入り組んだ2つの事業。政治家たちの裏側とはー。
さて、この後の展開を解説しよう。
誘拐犯から宇田清治郎に対し、身代金の要求ではなく、「お前の罪を自白しろ。自白しなければ孫を殺す。」とのメッセージがネット上より送られてくる。これまで宇田清治郎は、総理大臣界隈の、様々な闇の部分の掃除屋的な存在として関わってきた。
昨今では、ある市に建設される予定であった橋の工事について携わっていた。当初の建設場所を自身の政治力を使い、他の市に移動させ、移動先にある総理の知人の工事業者に落札させた疑惑が、かけられていた。
また、競艇場の場所を移転させ、業者から裏金を徴収するという行為も行っていた。全ては自身の利権と金のために。

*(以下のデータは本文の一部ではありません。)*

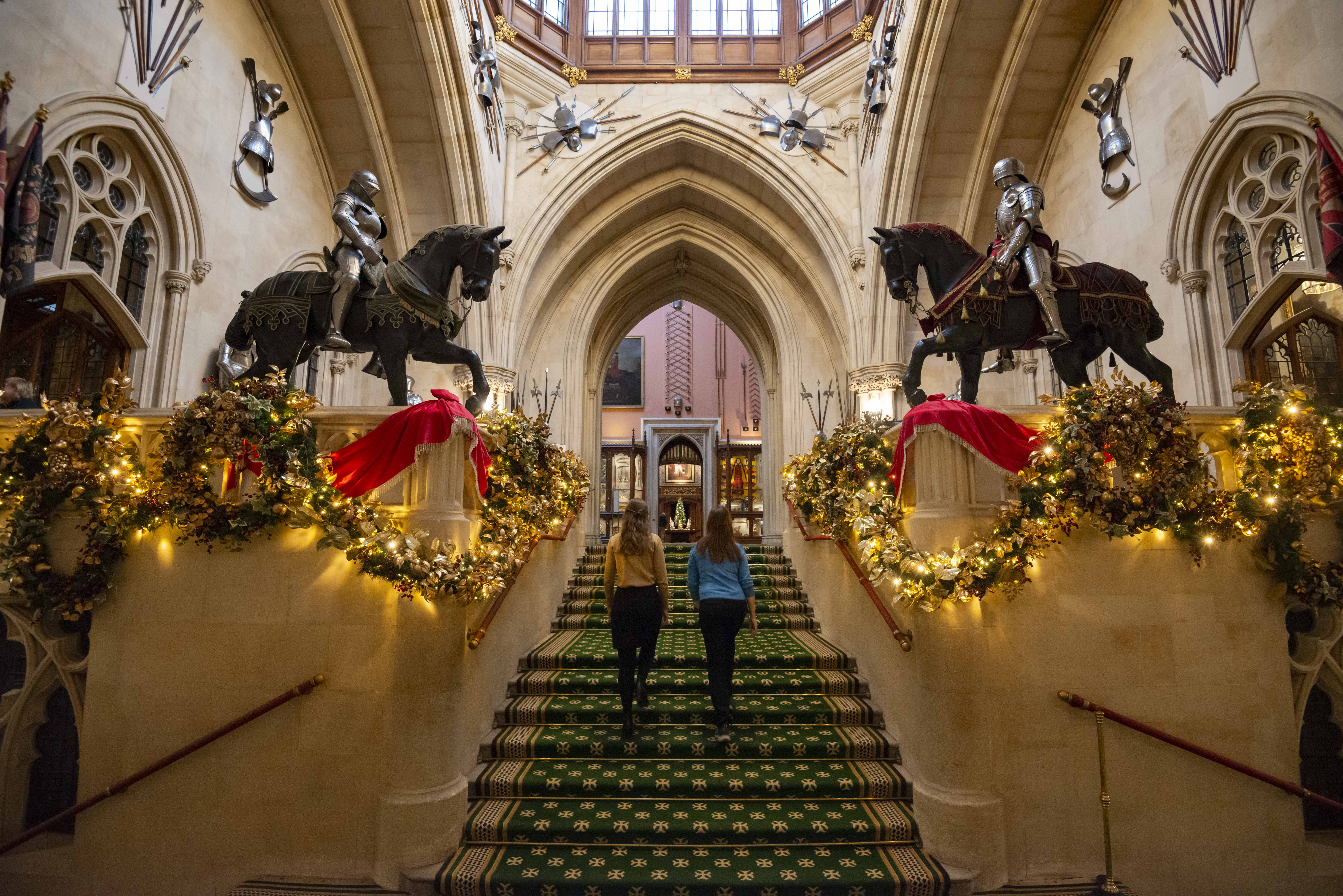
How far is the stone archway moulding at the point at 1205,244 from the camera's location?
20.1ft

そんな最中、姪を愛する主人公・晄司は、誘拐事件の解決、父を自白させるために孤軍奮闘することとなる。
一方、宇田清治郎は政治家としての自身の保身に迷いつつも晄司に一喝され、自白により柚葉が救えるのならばと、総理を巻きこまないことを条件に官房長官へと「指揮権発動(自白しても罪に問われない特権)」を要望。
しかし、総理側は汚職を自白することに関して、当然、難色を示す。
…と、ここまで観て、「ふ~ん、政治家たちの裏側って、こういうものなのか」と、何となくの勉強にはなる。「指揮権発動」などという権利があることも、初めて知った次第だ。
しかし、「橋の工事」と「競艇場の移転」の話が交差していて、「どっちがどっちの話だっけ?」と、イマイチわかりづらいのだ。
犯人の目的は、この二つの事業のおかげで、何かしらの被害を受けた人間だというのは、一目瞭然だ。が、これらの「利権問題」の描写がしばらく続いていくので、「あれ? 誘拐の話、どこいったっけ?」と、さらにストーリーの焦点がボケてしまっていることは、否めないのである。